Em 1925, por ocasião de uma peregrinação a Roma, o Padre Cruz tinha pedido ao padre Ledochowski, geral dos jesuítas, que o admitisse na Companhia de Jesus, mas este tinha recusado receber um noviço de setenta anos e de saúde precária. Quatro anos mais tarde, não obstante, o padre geral obteve do Papa Pio XI uma autorização raramente concedida : o Padre Cruz poderá professar votos in articulo mortis. Em 1940, com oitenta e um anos, solicita e obtém do Papa Pio XII a graça de fazer votos sem mais delongas, pois receia morrer de uma forma súbita sem os poder professar : é a sua última grande consolação. Pouco a pouco as forças declinam-se-lh ; a enfermeira testemunhará : « Todos estávamos convencidos de que era um santo. Sentia em mim algo que não sentia junto dos outros doentes ; esforçava-me para ver neles a Cristo, mas junto dele, tão humilde e tão simples, e finando-se em Deus, também eu notava no mais íntimo da minha alma um grande desejo de amar o Senhor ». O Padre Cruz extingue-se a 1 de Outubro de 1948, primeira sexta-feira do mês do Rosário. Foi sepultado no dia da festividade (então a 3 de Outubro) de Santa Teresa do Menino Jesus, que tanto amava. O cardeal Cerejeira esceveu : « O santo Padre Cruz permanecerá como uma das glórias mais puras do nosso patriarcado. O clero de Lisboa venerá-lo-á sempre como um exemplo consumado do ministério apostólico, do sacerdote inteiramente consagrado à glória de Deus e à salvação das almas. Terá e procurará nele um modelo e um advogado ». O processo de beatificação do padre Francisco da Cruz foi iniciado a 10 de Março de 1951.

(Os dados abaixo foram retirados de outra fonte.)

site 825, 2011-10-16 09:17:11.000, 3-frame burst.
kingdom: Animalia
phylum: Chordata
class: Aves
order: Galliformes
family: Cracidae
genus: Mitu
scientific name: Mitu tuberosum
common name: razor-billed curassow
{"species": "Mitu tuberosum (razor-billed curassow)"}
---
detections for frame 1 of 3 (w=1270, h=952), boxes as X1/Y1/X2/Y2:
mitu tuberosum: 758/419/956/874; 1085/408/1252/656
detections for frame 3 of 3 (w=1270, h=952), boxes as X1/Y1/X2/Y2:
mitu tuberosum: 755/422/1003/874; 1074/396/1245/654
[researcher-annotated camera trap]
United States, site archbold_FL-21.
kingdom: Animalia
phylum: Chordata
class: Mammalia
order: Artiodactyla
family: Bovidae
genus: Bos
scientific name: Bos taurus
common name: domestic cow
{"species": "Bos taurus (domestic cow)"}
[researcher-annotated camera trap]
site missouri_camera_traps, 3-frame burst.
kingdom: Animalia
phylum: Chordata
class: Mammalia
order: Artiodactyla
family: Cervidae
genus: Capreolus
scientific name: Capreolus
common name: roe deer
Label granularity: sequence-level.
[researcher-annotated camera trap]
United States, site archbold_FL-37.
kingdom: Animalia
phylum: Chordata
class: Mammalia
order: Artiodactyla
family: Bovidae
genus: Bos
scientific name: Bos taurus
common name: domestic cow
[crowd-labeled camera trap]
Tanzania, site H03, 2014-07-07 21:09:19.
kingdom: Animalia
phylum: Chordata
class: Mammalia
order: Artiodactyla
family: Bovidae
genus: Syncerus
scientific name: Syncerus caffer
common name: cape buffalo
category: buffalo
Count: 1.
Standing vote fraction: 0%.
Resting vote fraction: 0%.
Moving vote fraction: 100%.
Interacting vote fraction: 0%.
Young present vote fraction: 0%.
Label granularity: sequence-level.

« O sacerdote é um dom do Coração de Cristo : um dom para a Igreja e para o mundo, dizia o Papa Bento XVI. Do Coração do Filho de Deus, transbordante de caridade, brotam todos os bens da Igreja, e é especialmente daqui que extrai a sua origem a vocação destes homens que, conquistados pelo Senhor Jesus, deixam tudo para se consagrar totalmente ao serviço do povo cristão, seguindo o exemplo do Bom Pastor. O sacerdote fica plasmado pela própria caridade de Cristo, por esse amor que o levou a dar a vida pelos amigos e a perdoar aos inimigos. Por este motivo, os sacerdotes são os primeiros obreiros da civilização do amor ».

Peçamos ao padre Francisco da Cruz que nos consiga de Deus muitos e santos sacerdotes.